Securing your private parts in Azure

Real world private endpoints for Cosmos DB, Storage and Redis

14 min readOct 22, 2020

If you’re anything like me, you were shocked to discover the default configuration of backing services in Azure is public.

When you create resources like Cosmos DB, Redis and Storage, the most intimate and sensitive parts of your infrastructure, these resources come into the world nakedly exposed to the internet with nothing more than a password, the security equivalent of a bikini, standing between your crown jewels and spectacular headlines airing the dirty laundry of your very own data breach.

Don’t get me wrong, it looks like a pretty good password, but it is just a password. You’re up against the computing might and mischief of the internet. Do you really want to run out into that firefight, carrying your customers’ precious data, wearing a skimpy swimsuit? I thought not. Me neither. Bikinis are for beaches. A place where you want to be able to relax. So let’s fix it. How do we improve that default security?

Private endpoints

We want to protect our delicate internals with a more cloud-appropriate level of access. If you create similar resources in AWS or GCP, you’ll have to do some work to expose them. Azure takes the opposite approach: start open and then you do work to reduce access. The Azure service you’re looking for is Private Endpoints.

If you Google the term you’ll likely get a barrage of excitable, well-meaning articles proclaiming a simple and happy Nirvana, just a few clicks of a GUI away. Most of it is vapid hello world or “hey mom I wrote a blog” stuff. If instead you read the Microsoft docs, you’ll have to chow down on an upsetting amount of high-calorie marketing bloatware before you get to usable detail.
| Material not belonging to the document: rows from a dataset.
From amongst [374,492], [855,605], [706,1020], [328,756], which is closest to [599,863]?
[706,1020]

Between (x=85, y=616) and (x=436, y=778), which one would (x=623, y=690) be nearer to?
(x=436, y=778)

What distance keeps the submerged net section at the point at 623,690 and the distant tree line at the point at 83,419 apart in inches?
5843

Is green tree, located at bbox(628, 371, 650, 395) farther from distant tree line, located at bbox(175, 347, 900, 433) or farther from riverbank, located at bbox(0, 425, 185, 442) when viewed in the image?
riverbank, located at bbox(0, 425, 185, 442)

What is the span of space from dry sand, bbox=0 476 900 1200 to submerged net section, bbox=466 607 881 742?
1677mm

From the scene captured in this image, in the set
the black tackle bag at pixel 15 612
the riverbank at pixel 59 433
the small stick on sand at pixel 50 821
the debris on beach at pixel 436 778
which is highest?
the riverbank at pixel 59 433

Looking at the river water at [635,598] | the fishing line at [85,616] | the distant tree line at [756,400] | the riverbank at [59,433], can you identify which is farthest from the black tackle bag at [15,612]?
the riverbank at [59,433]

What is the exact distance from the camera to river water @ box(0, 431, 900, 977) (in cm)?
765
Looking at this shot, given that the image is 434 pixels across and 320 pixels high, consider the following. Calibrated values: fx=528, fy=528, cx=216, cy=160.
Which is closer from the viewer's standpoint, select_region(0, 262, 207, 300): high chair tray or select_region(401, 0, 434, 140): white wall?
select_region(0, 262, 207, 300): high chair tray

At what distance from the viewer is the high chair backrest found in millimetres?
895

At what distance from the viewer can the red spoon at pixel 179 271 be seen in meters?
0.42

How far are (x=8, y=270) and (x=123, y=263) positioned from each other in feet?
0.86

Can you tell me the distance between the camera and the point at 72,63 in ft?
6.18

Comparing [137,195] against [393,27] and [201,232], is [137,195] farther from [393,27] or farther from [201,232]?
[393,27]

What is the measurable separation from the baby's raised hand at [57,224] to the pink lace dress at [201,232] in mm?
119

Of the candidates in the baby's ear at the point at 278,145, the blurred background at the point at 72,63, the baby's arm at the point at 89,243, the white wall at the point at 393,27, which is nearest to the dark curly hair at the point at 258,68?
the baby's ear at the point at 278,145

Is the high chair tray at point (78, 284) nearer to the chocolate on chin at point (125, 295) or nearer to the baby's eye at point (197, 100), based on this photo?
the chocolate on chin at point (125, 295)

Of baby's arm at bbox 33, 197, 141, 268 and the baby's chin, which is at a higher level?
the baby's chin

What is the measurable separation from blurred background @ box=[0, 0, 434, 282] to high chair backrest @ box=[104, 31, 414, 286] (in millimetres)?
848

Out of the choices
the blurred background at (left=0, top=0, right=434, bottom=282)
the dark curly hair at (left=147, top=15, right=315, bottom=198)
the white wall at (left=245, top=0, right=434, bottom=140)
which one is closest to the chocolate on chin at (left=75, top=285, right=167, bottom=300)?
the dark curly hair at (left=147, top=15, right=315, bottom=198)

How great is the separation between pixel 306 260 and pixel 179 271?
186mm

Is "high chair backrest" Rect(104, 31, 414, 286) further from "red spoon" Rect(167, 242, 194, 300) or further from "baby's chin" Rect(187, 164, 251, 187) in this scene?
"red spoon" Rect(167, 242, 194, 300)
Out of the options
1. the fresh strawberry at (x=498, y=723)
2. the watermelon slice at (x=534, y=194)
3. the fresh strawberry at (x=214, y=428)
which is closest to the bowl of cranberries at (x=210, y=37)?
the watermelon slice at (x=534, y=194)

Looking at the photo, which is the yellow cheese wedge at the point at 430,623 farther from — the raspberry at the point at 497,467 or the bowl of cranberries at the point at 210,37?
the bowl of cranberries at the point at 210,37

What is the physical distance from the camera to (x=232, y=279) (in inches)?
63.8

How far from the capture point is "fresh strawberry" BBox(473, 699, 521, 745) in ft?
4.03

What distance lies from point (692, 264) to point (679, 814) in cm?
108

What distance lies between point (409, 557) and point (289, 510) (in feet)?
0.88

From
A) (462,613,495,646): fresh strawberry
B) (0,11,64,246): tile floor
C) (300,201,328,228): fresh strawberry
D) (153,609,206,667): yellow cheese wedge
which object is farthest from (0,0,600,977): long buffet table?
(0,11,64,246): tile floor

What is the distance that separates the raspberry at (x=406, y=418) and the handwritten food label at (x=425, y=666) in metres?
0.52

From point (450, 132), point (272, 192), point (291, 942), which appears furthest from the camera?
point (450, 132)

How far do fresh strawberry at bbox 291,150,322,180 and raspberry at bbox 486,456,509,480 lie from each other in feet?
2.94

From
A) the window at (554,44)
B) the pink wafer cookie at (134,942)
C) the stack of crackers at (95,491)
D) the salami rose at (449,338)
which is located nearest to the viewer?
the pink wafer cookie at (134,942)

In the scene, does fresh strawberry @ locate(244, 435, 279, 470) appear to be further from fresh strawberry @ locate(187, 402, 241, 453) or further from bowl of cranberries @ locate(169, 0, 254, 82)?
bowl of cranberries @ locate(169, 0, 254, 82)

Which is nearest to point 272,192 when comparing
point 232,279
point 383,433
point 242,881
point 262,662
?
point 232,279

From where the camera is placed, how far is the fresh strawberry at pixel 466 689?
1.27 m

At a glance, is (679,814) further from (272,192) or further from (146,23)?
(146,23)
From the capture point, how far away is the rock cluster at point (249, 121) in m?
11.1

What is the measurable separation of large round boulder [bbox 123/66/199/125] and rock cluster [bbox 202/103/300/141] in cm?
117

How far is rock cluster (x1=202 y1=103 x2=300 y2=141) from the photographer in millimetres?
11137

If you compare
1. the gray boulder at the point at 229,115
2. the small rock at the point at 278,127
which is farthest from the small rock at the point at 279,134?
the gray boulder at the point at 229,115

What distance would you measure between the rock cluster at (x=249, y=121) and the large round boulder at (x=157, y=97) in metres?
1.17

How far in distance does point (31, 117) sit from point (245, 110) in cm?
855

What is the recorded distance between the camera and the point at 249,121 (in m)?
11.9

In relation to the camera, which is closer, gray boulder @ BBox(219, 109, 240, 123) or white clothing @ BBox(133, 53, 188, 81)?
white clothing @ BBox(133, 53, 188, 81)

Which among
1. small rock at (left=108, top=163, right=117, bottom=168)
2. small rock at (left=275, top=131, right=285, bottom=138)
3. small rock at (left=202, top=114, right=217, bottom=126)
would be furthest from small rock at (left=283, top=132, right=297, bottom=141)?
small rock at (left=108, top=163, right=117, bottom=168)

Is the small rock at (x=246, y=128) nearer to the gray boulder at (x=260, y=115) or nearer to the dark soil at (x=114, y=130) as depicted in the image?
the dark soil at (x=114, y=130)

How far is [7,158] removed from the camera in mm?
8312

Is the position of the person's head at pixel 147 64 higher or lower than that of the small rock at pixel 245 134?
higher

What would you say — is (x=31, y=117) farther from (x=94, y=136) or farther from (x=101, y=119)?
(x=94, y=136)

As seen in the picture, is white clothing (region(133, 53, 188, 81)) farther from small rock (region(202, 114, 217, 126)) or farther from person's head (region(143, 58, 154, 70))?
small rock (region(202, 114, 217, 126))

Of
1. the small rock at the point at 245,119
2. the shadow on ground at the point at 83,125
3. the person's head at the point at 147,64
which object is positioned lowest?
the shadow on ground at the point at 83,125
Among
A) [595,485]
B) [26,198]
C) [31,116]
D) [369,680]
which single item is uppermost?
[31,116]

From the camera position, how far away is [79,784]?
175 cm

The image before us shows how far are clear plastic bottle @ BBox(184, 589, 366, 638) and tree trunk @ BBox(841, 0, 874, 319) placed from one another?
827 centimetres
Even when you get that hard information, there’s an impish melee of gotchas and pitfalls hiding out between you and success. It can leave you baffled and scratching your head, with little recourse but to spit curse words into the void at that pale blue tormentor.

A workable solution is going to require digging in the dirt, blood, sweat, bruises and Googling. I’ve been there, I’ve suffered and come through the oher side. I’d like to offer a helping hand to anyone struggling down that same road trying to “do the right thing”.

Getting real

Here’s an overview of what you’ll need, in addition to your resources, to get private endpoints working in practice:

A vnet and appropriately configured subnet in which to host your private endpoints
A private DNS zone, associated with your vnet, containing DNS records that point to the private IP addresses of your backing service resources
If you’re using App Service, a delegated subnet in the same vnet to route egress traffic to your backing services, plus a “magic number” DNS server IP address configuration for App Service so that it’ll find your private DNS zone

It’s more “Hello, Llanfairpwllgwyngyllgogerychwyrndrobwllllantysiliogogogoch” than “Hello, world” but it is possible once you know how.

Setting it up

It’s taken late nights and lashings of frustration, but I’ve come to a working design and implementation that feels appropriate, so I’d like to share the recipe. At the time of writing some of this stuff is still in preview, so it may well change, but I hope this gives you a solid head-start.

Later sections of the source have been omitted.